O que se pede. Copie, sem mudar nada, a parte do texto sobre gagueira que começa em "Tratamentos" e termina em "e dos ouvintes.".

Trecho da fonte.
<<<<

Tratamentos
Intervenção Fonoaudiológica na Gagueira: Considerações Gerais
De 16 a 22 de outubro de 2005
Gagueira é um distúrbio da fala que tem como principais manifestações as disfluências, ocasionando interrupções e reduzindo o fluxo de informação. Além das disfluências podem ocorrer os concomitantes físicos. A gravidade da gagueira pode variar de um quadro leve a muito grave, de acordo com a freqüência de rupturas na fala, com o tempo médio gasto nas disfluências, bem como com a presença de concomitantes físicos. A qualidade de vida do indivíduo que gagueja poderá ser prejudicada dependendo da gravidade do distúrbio e a forma de aceitação da gagueira por parte do próprio indivíduo e dos ouvintes.
Existem dois tipos de gagueira: a desenvolvimental e a adquirida. A gagueira adquirida é mais rara e pode estar associada a eventos psicológicos (psicogênicas) ou neurológicos (neurogênicas), podendo ter início em qualquer fase da vida.

>>>>

Seção de dados.
<<<<

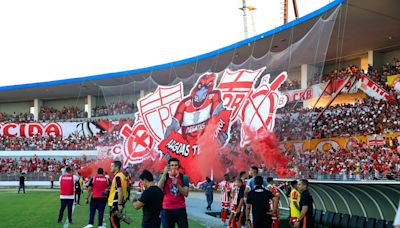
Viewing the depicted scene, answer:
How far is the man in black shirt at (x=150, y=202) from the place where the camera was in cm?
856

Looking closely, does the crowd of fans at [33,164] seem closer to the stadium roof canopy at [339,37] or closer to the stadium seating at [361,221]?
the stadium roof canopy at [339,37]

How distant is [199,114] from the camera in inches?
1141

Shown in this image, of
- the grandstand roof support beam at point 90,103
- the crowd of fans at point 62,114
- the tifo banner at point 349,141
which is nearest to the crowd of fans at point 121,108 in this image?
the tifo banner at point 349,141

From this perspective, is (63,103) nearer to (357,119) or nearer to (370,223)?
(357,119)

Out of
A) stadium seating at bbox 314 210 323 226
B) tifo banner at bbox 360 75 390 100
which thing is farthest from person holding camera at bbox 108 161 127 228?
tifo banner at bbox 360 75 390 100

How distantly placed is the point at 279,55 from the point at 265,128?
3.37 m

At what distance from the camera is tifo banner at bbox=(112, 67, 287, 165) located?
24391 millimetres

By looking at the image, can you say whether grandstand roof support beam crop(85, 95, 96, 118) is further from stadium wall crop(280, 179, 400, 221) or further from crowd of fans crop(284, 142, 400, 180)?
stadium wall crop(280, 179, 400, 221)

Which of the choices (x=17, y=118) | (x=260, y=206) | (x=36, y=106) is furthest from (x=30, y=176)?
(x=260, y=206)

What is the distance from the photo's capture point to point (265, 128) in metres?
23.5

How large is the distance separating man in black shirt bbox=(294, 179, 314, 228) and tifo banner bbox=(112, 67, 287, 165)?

>>>>

Resolução detalhada.
Tratamentos
Intervenção Fonoaudiológica na Gagueira: Considerações Gerais
De 16 a 22 de outubro de 2005
Gagueira é um distúrbio da fala que tem como principais manifestações as disfluências, ocasionando interrupções e reduzindo o fluxo de informação. Além das disfluências podem ocorrer os concomitantes físicos. A gravidade da gagueira pode variar de um quadro leve a muito grave, de acordo com a freqüência de rupturas na fala, com o tempo médio gasto nas disfluências, bem como com a presença de concomitantes físicos. A qualidade de vida do indivíduo que gagueja poderá ser prejudicada dependendo da gravidade do distúrbio e a forma de aceitação da gagueira por parte do próprio indivíduo e dos ouvintes.